But like anything precious, she disappeared before I had a chance to return the love and support she had been giving us for years.

She was gone in a whisper of the night, nothing more than a text message of explanation to leave my mind screaming.

And that night, we mourned the loss of our gift, and felt the shadows casting over us, the dulled grey skies crawling back, shivering in the cold night.

And I wondered how I couldn't have seen this pain coming. I had a year to realise it, but a hope remained in my thoughts, like it was another thing to break my spirit, like it wasn't our gift vanishing through our hands.

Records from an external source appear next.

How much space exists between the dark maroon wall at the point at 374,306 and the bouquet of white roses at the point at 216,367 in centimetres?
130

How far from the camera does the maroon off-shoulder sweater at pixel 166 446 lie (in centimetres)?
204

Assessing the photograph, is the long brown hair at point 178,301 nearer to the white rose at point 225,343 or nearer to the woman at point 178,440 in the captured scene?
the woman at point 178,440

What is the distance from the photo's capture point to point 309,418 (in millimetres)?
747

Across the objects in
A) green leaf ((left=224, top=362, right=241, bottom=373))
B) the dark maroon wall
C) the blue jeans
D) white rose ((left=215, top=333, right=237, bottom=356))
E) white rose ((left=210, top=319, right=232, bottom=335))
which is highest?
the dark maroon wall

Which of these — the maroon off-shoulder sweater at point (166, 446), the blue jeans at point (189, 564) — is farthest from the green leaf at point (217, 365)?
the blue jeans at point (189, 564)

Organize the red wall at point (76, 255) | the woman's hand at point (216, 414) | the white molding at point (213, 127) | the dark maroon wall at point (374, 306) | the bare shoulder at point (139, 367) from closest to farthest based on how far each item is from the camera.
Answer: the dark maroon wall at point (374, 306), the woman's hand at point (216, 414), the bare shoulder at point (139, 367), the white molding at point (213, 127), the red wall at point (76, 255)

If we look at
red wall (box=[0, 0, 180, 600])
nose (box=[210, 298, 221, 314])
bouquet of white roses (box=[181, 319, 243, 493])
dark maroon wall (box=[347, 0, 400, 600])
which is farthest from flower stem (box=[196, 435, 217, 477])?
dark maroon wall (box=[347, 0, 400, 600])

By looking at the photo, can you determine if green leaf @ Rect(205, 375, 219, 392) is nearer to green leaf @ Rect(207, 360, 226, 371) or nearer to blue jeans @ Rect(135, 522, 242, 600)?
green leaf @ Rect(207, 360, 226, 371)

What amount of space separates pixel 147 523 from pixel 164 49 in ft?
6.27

But I didn't know it was pain until I saw my grandfather's eyes swell with the same mourning and grief, how I hugged my grandmother in support because she couldn't sleep the night before, her heart too lost, how she squeezed me tight and told me that I had told our gift that we treasured her just before the darkness came.

And yes, I've heard of the stories of the lost gifts leaving their loved ones through this disease. A word that over my life, I had witnessed change from an abnormality to a mundane side effect of survival.

But never, for one second, did I think it would take my gift. It wasn't strong enough to. It didn't have the same level of power. And even when I heard the mutters of the chances, the mumbles of her life expectancy, I smothered it and forgot it was reality. I believed that this wouldn't be a period of mourning, but instead a period of bravery and survival. Because I couldn't see a world where we wouldn't have her. It didn't seem like a reality. It didn't seem like a possibility.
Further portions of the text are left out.